Considerando o fechamento da cota em 31 de julho, a R$ 50,70, o provento anunciado corresponde a um rendimento mensal aproximado de 1,42%. A gestora reiterou que os rendimentos permanecem isentos de Imposto de Renda para pessoas físicas, conforme a legislação aplicável.
Principais pontos
- Provento: R$ 0,72 por cota, relativo a julho de 2026
- Data-base: 31 de julho de 2026; pagamento em 14 de agosto de 2026
- Preço de referência: R$ 50,70 por cota (31 de julho)
- Yield mensal estimado: 1,42%
- Rendimentos isentos de IR para pessoas físicas, conforme requisitos legais
- Em maio: resultado caixa de R$ 17,7 milhões e manutenção de R$ 0,72 por cota
- Reserva acumulada ao fim de maio: R$ 0,12 por cota
- Guidance mantido para 2º semestre de 2026: R$ 0,70 a R$ 1,00 por cota
- Operações: 448 unidades vendidas em urbanismo (VGV de R$ 51,46 milhões), 53 em incorporação (VGV de R$ 25,94 milhões) e 173 frações em multipropriedade (VGV de R$ 10,87 milhões)
Distribuição do TGAR11 e cronograma de pagamentos
O fundo definiu 31 de julho de 2026 como a data-base. Investidores com cotas posicionadas até o encerramento desse pregão farão jus ao recebimento dos proventos.
O pagamento está agendado para 14 de agosto de 2026. A fixação prévia das datas permite ao cotista planejar o fluxo de recebimento e acompanhar o calendário mensal do fundo.
Com a cota a R$ 50,70 em 31 de julho, o provento de R$ 0,72 implica rendimento mensal estimado de 1,42%. O dividend yield é a relação entre o provento por cota e o preço de mercado no período de referência; ele varia conforme a cotação.
Os dividendos distribuídos pelo fundo são isentos de Imposto de Renda para pessoas físicas, desde que atendidos os requisitos da legislação vigente. Entre eles, estão condições como número mínimo de cotistas e limite de participação individual do investidor.
A manutenção do valor por cota considera o desempenho operacional e a gestão de caixa do fundo. O patamar atual é consistente com as projeções divulgadas para o semestre.

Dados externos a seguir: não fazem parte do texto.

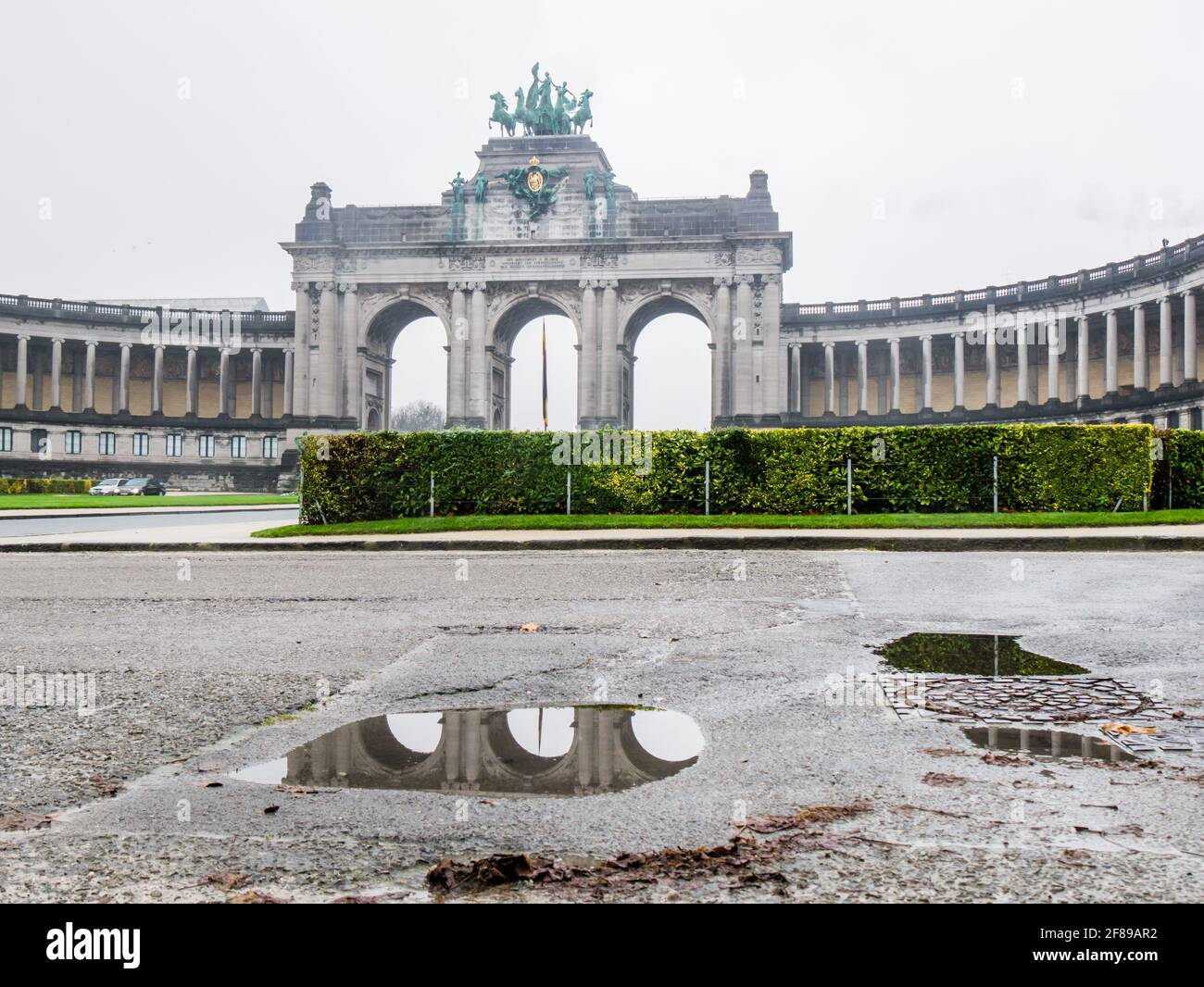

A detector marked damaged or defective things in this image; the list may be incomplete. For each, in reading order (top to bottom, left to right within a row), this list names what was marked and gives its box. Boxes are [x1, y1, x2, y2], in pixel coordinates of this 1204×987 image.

cracked asphalt [2, 546, 1204, 900]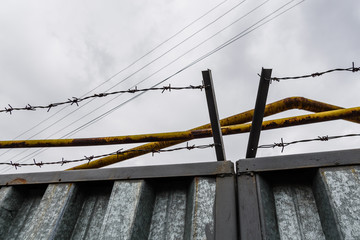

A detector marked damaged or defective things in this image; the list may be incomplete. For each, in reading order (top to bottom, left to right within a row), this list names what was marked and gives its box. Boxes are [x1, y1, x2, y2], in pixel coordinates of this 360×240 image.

rusty yellow pipe [2, 96, 358, 150]
rusty yellow pipe [68, 106, 360, 170]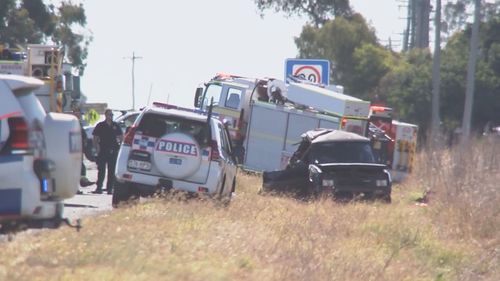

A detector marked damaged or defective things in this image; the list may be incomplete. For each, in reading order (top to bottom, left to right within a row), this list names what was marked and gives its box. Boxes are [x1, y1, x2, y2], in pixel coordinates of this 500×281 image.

damaged black sedan [262, 128, 390, 202]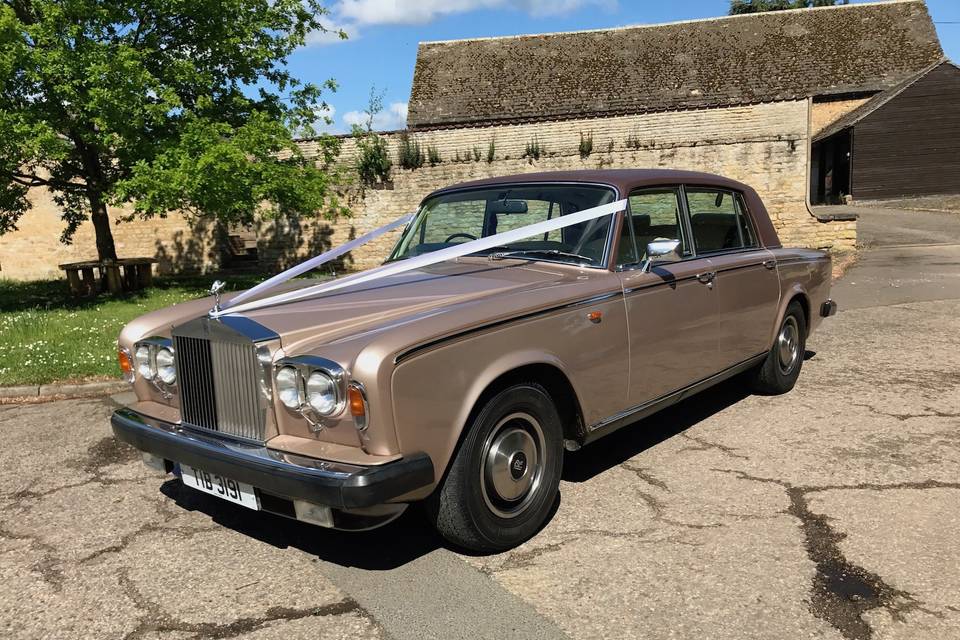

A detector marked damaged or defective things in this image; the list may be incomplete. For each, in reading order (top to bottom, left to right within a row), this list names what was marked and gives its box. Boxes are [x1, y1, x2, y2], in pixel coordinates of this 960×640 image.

cracked asphalt [1, 206, 960, 640]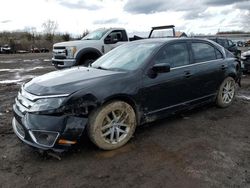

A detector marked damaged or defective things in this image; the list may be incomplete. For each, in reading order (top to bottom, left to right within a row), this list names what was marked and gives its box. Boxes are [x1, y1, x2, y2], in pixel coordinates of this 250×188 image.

crumpled hood [24, 67, 124, 95]
damaged front bumper [12, 105, 88, 152]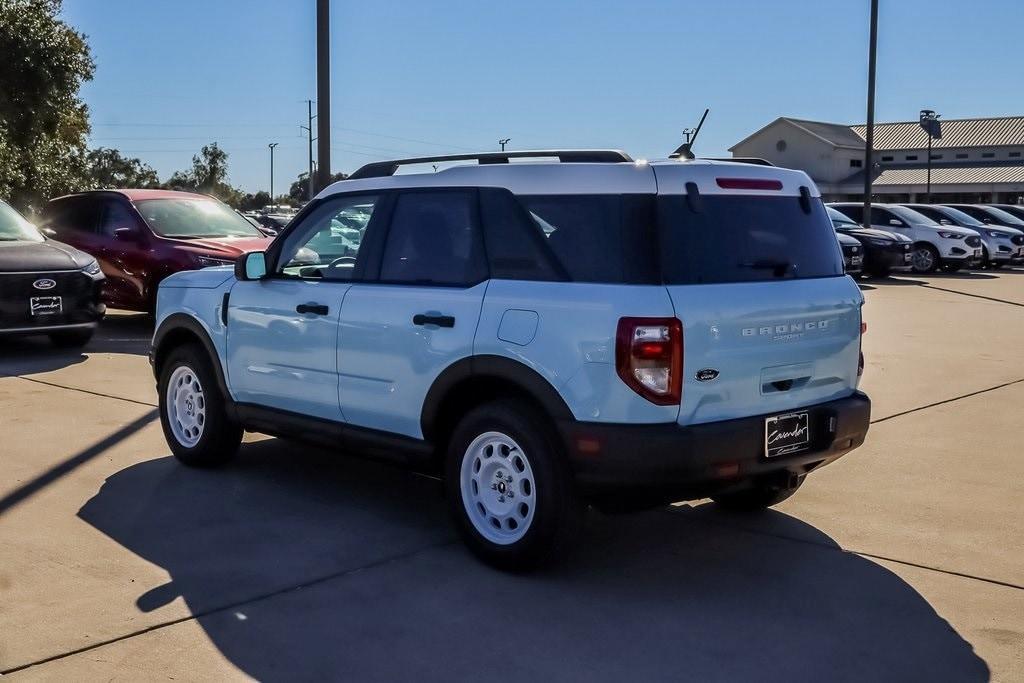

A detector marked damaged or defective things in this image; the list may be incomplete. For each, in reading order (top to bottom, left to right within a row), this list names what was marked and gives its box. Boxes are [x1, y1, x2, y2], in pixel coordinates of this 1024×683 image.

Resultados operacionais do TGAR11 em maio
Em maio, o fundo reportou resultado caixa de aproximadamente R$ 17,7 milhões e manteve a distribuição mensal de R$ 0,72 por cota. Segundo a gestão, o fundo entregou yield de 15,2% no período reportado, reforçando a consistência do fluxo de rendimentos.
Ao fim de maio, havia uma reserva acumulada de cerca de R$ 0,12 por cota em resultados ainda não distribuídos. Essa reserva contribui para a previsibilidade do pagamento, ao atuar como colchão em meses de maior volatilidade operacional.
Mesmo em ambiente de juros elevados e incertezas sobre a política monetária, a gestão manteve o guidance para o segundo semestre de 2026. A projeção indica rendimentos entre R$ 0,70 e R$ 1,00 por cota no período.
No âmbito comercial, a vertical de urbanismo voltou a liderar as vendas de maio. Foram 448 unidades comercializadas, com Valor Geral de Vendas (VGV) de R$ 51,46 milhões. Entre os empreendimentos com maior participação estiveram Esmeralda do Tapajós, com R$ 16 milhões em vendas, além de Jardim dos Pássaros, Jardim do Éden, Solange e Jardim Europa.
Na incorporação imobiliária, o fundo vendeu 53 unidades no mês, somando VGV de R$ 25,94 milhões. Os projetos B. Great, Louvre, Liv Urban Marista e Art Haus concentraram a maior parte do desempenho no segmento.
A operação de multipropriedade também teve avanço relevante. O empreendimento Aqualand registrou a venda de 173 frações em maio, com movimentação aproximada de R$ 10,87 milhões em VGV.
A combinação de urbanismo, incorporação e multipropriedade sustenta a diversificação de receitas do fundo. Essa composição de portfólio reduz a dependência de um único segmento e pode mitigar oscilações sazonais de vendas.
Para os próximos meses, a execução comercial e a disciplina de capital seguirão como vetores para a manutenção do guidance divulgado. O acompanhamento das entregas e dos recebíveis permanece central para avaliar a continuidade do patamar de proventos.